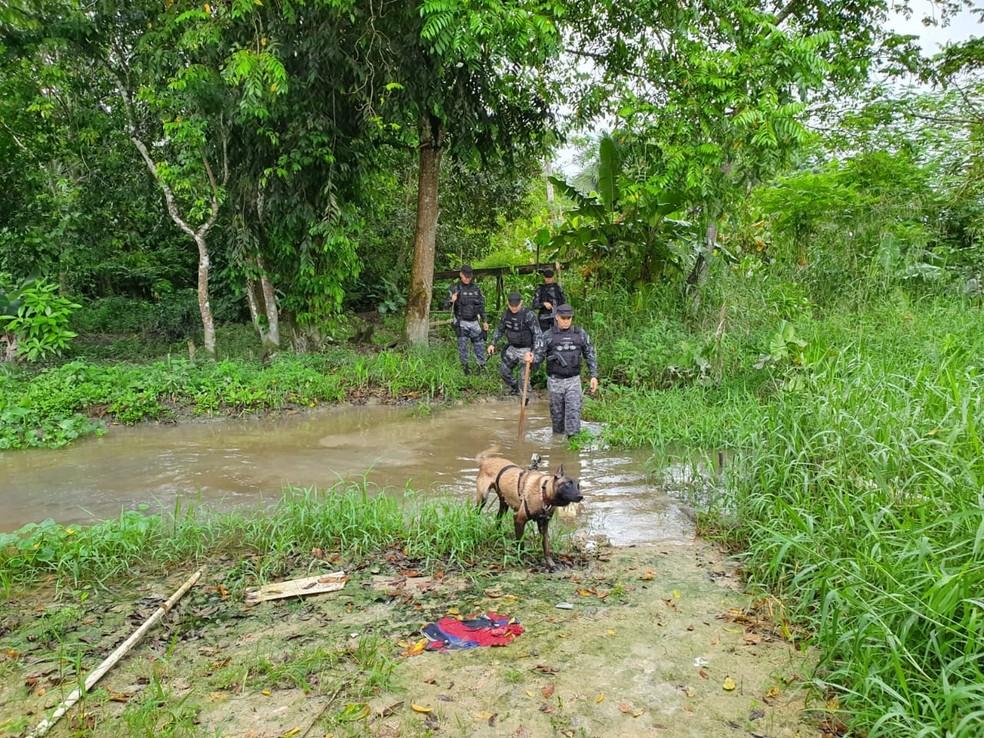 Polícia realiza buscas em área de mata — Foto: Alexandre Hisayasu/Rede Amazônica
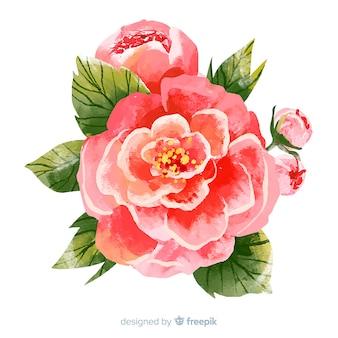 Flor coral aquarela colorida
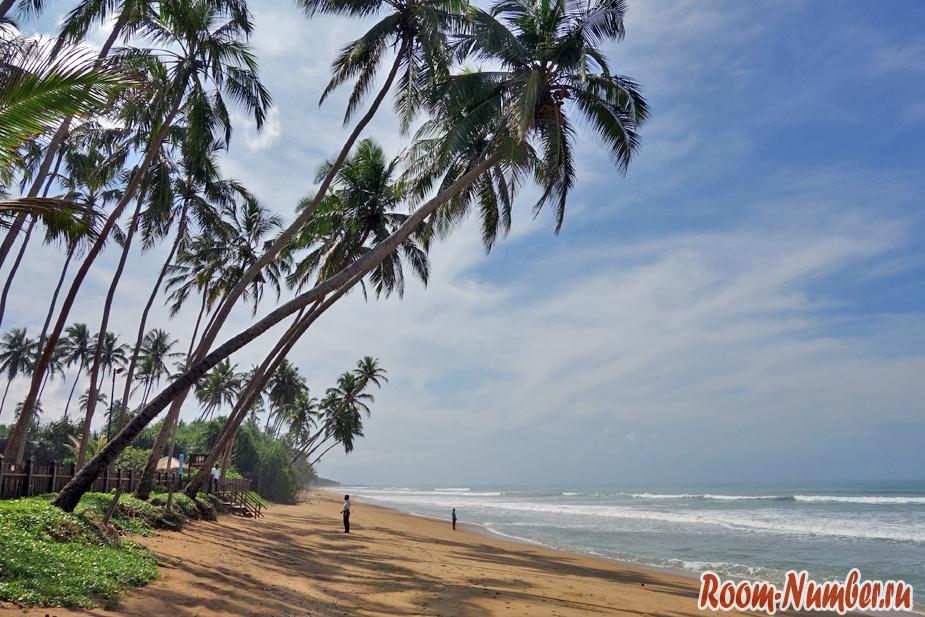 Ваддува Шри Ланка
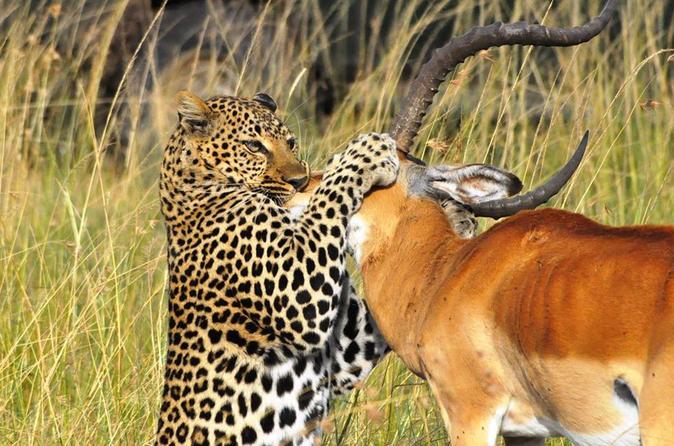 5-Day Masai Mara Lake Nakuru and Lake Naivasha Safari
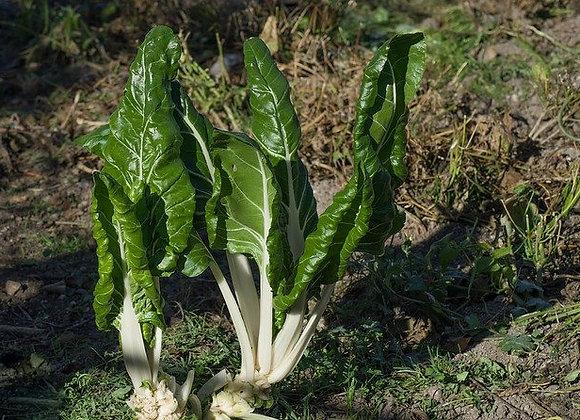Blette Liscia Verde da Taglio Graine Bio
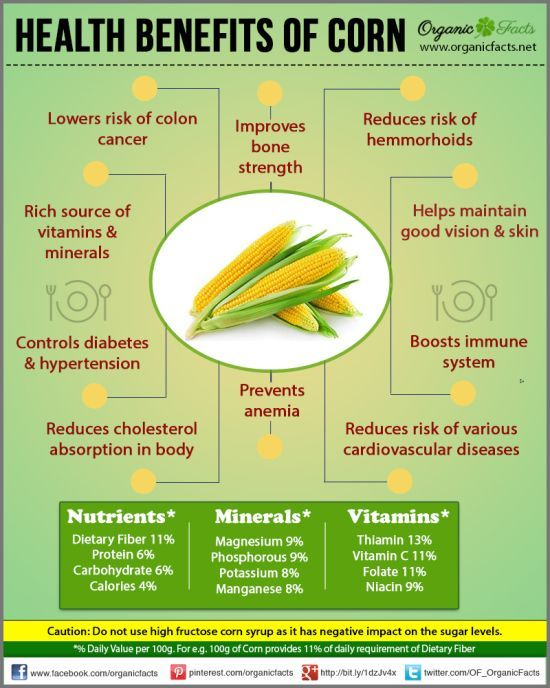 Organic Facts - Vegetables - CORN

## Brief
From the line containing "Blette Liscia Verde da Taglio Graine Bio" through the final line of the listing above, reproduce every line exactly, with no pictures.

## Answer space
Blette Liscia Verde da Taglio Graine Bio
 Organic Facts - Vegetables - CORN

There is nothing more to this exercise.